Dowjones MILANO (MF-DJ)--Chiusura sopra la parità per il listino milanese con il Ftse Mib che a fine giornata sale dello 0,19%.
Sul fronte macro da segnalare che l'indice di fiducia economica nei Paesi dell'Eurozona si è attestato a 99,3 punti ad aprile, in lieve aumento rispetto ai 99,2 punti di marzo e al di sotto del consenso degli economisti a 99,9 punti. Sempre nell'area euro l'indice di fiducia delle imprese industriali si è attestato a -2,6 punti, rispetto ai -0,5 del mese precedente (+0,3 punti il consenso).
L'indicatore del settore servizi per il mese di aprile è risultato pari a +10,5 punti, in aumento rispetto ai 9,6 di marzo (9,2 punti il consenso). Infine, il dato definitivo dell'indice di fiducia dei consumatori è risultato pari a -17,5 punti dai -19,1 di marzo, in linea con il preliminare.

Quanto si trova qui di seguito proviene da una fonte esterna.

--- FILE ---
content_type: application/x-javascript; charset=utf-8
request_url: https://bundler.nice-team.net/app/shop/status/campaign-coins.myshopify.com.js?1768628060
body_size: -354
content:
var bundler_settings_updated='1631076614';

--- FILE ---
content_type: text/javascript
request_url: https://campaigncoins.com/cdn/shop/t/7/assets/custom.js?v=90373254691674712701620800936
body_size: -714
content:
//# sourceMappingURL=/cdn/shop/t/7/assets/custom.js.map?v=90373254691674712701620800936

Negli Usa, invece, il Pil è cresciuto dell'1,1% a livello trimestrale, in lieve calo rispetto al +2,6% registrato nel quarto trimestre dell'anno scorso. Il dato è nettamente inferiore al consenso degli economisti al 2%. Infine, le richieste settimanali di sussidi di disoccupazione sono diminuite di 16.000 unità a quota 230.000 (249.000 unità il consenso degli economisti intervistati dal Wall Street Journal).
A Milano da segnalare il calo di Stm (-8,72%) nonostante il positivo primo trimestre. L'azienda ha totalizzato ricavi netti per 4,25 miliardi di dollari (+19,8% a/a), con un margine operativo cresciuto al 28,3% dal 24,7% e l'utile netto in aumento del 39,8% a/a a 1,04 miliardi di dollari. Sull'intero 2023, Stm prevede un fatturato tra 17 e i 17,8 mld di dollari. I numeri si sono rivelati migliori delle attese, ma questo non è bastato a impedire le decise prese di profitto sul titolo.

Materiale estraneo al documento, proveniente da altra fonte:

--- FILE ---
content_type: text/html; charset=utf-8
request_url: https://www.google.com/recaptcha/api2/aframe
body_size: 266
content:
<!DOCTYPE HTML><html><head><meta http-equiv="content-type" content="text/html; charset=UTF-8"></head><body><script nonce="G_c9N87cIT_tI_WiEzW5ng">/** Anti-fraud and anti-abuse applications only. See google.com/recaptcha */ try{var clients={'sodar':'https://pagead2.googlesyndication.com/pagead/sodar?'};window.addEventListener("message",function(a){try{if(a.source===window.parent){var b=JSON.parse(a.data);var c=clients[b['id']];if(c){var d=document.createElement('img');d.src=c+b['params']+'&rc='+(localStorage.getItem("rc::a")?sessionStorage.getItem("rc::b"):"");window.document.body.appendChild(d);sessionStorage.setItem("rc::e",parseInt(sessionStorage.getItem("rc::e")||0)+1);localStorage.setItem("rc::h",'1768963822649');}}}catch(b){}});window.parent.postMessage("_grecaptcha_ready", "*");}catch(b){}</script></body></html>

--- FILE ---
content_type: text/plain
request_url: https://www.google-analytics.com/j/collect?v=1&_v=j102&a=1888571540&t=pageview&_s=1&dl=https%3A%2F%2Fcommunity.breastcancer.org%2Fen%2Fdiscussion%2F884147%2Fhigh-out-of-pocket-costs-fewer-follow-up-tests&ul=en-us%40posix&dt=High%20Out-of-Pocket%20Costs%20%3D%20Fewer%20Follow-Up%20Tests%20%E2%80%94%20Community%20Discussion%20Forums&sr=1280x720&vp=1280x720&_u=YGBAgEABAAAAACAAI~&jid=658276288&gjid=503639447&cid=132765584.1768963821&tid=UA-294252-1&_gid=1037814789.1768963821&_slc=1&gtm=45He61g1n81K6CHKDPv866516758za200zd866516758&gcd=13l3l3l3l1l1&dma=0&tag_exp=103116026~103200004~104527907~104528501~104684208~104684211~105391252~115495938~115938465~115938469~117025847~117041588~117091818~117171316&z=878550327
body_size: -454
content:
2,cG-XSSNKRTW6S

Male anche Tenaris (-3,57%) dopo la pubblicazione dei conti. La società ha chiuso il primo trimestre con un utile netto di 1,129 mld usd in crescita del 124% rispetto allo stesso periodo del 2022. Il focus però è sulle previsioni per la restante parte dell'anno. Dopo i risultati record nel primo trimestre, infatti, Tenaris prevede che le vendite e i margini rimarranno a buoni livelli, ma mostreranno diminuzioni graduali e sequenziali nel resto dell'anno.
In recupero i bancari dopo i recenti pesanti cali: Banco Bpm +2,59%, Bper +4%, Unicredit +3,54%, Intesa Sanpaolo +0,99%, Mediobanca +0,86% e B.Mps +4,35%.
Denaro, tra le altre blue chip, su Hera (+3,33%), Recordati (+3,22%) e Tim (+2,63%). In discesa invece Eni (-1,92%) e Saipem (-1,03%).
Sul resto del listino, da segnalare Webuild (+1,77%) che, tramite la sua controllata australiana Clough, si è aggiudicato nuovo contratto di 147 milioni di euro a supporto dello sviluppo sostenibile in Australia.